LOIYANGALANI, Kenya (Reuters) - Villagers in northern Kenya have begun to burn piles of animal carcases, hoping to head off an outbreak of disease as their livestock starve to death in the region’s worst drought in five years.
The smell of death hangs heavily over Lake Turkana and dried animal corpses dot the cracked mud where the lake has receded, leaving boats stranded on the dry land.
Nomadic communities store their savings in animals rather than banks and each carcass is a major loss.
The Kenyan government said 2.7 million people are affected by the drought. It estimates 20 percent of livestock has died in the arid and semi-arid counties, an area comprising about 80 percent of Kenya’s landmass.
“It is the worst drought since 2011,” said James Oduor, head of Kenya’s National Drought Management Authority.

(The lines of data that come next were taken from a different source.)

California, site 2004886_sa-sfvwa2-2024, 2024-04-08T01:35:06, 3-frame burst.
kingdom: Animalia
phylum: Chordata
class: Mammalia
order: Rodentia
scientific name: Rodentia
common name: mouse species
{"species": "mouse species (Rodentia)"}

The government is running a “destocking” program, which pays herders for animals they would struggle to sell. It pays 2,000 Kenya shillings ($20) for a goat or a sheep, and 15,000 Ksh for a cow. That’s half of the price of a healthy animal.
“If they are in good condition, they can be moved to graze elsewhere. When they cannot be moved, the animal is slaughtered so the community can benefit from more food,” said Oduor.
Villager Lokuukwi Achembe said his village lost around 2,000 goats.
“This is our food and our way of living,” he said sadly.
On the southern short of Lake Turkana, famed for the harsh beauty of its landscape, residents are burning carcasses to stop the bodies from infecting water supplies if the rains come.
Village elder Lowake Alishu said, “We are collecting the goats around the manyatta (group of thatched huts) to stop the spreading of disease.”